Dear Charlie,
Merry Christmas, my dear friend! I hope you had a lovely and very festive holiday. As well as eating too much turkey and stuffing with family and enjoying some time off from work, my holiday season was made extra festive by the arrival of three envelopes, two of which had 46 Doughty Street as the return address. Is it weird to get so excited about the address of a house where an author who’s been dead for over a century lived once? Probably.
I don’t care. I was excited.
The first of these missives was a bunch of papers welcoming me to The Dickens Fellowship, first founded in 1902 and still going strong (they’re also on Twitter at @DickensFellowHQ). I can’t believe it’s taken me so long to join. The blue membership card lists the events scheduled for 2015. It warms my heart to read about all the fun things that your followers can participate in, even if (being thousands of miles away from any of the venues) it’s highly doubtful whether I’ll be able to attend any of them (I, like you I imagine, will have to attend in spirit). Also, if I want to spend thousands of dollars to return to London, I’ll be able to get into the Dickens Museum for free! 😀
The envelope also contained a copy of the latest newsletter, the “London Particular” and a lovely little geranium flower pin, which has already been mistaken once for a very tiny Remembrance Day poppy. I was annoyed, but in retrospect I can use any further enquiries into why I’m wearing a poppy when it’s not November to put on my Dickens proselytization (is that a word?) hat and give the unwary questioner a wide-eyed explanation of why you’re so amazing and why they should become a member of Charlie’s Army.
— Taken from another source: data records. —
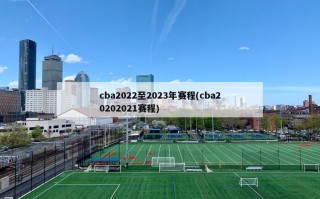 cba2022至2023年赛程(cba20202021赛程)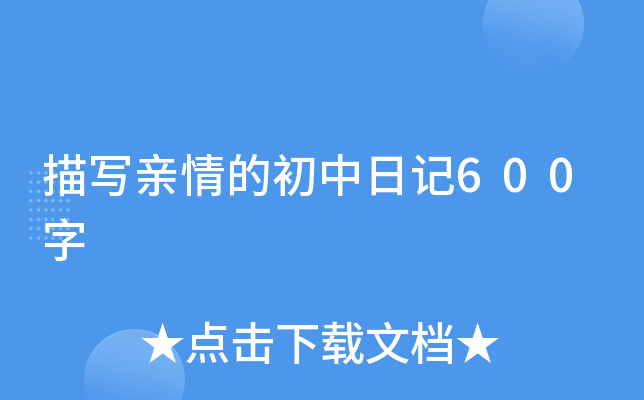 茑(xi)Hĳӛ600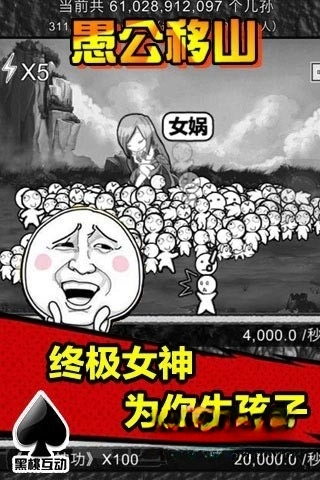 愚公移山2内购免费版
I’ll let you know how many new recruits I can muster (or how quickly the pin gets stolen as a result).
The second envelope, which arrived just before Christmas, was a copy of “The Dickensian,” the Fellowship’s journal, published three times a year. And here’s where I admit that I had kind of an ulterior movie for joining the fellowship when I did: I discovered at the Dickens Day conference in the fall that the journal contains summaries of Dickens-related conferences. Since I am a sucker for seeing my name in print, it behooved me to join in time to receive this issue.
But personal vanity aside, the journal itself is fantastic – full of a broad range of articles, book and television reviews, conference reports, the doings of the many “branch lines” and other news. I also found out that as of January 2015, “The Dickensian” celebrates 110 years of unbroken publication devoted to a single author. That’s pretty damn impressive, and I’m so happy to be a small part of that tradition now.
The third envelope was from my aunt in Victoria, who sent me a reprinted newspaper article that fist appeared in the Victoria Daily Times on May 28, 1938. The timing could not have been more serendipitous. It was written by one Nellie McClung, who’s rather famous in these parts as a Canadian feminist, suffragist, author, a member of the “Famous Five” (the Canadian ones, not the Enid Blyton ones) and Liberal member of the Legislative Assembly of Alberta from 1921 to 1926 (she was also all into eugenics and forced sterilization, which is decidedly not awesome).
Anyway, I felt an instant kinship with her upon reading the first sentence of her article:
I joined the Dickens Fellowship recently, and paid the modest fee they required of their members, feeling all the time that I should pay arrears, for I have been one of the mystic circle for many years.
She goes on to recount her “initiation,” a public reading of A Christmas Carol in its entirety, given at the Orange Hall in the middle of a blizzard in Mantiou, Manitoba on Christmas Eve, 1908. By the end of the lengthy reading in the drafty hall, Nellie, her daughter and the reader were the only people left, and she remarks that, “since then we have considered ourselves in good standing of the fellowship.”
I admit, Charlie, that I didn’t have to endure such a frosty initiation, but I’d like to think that I, too, am merely making official my membership in the ‘mystic circle’ that I joined the first time I started reading your books.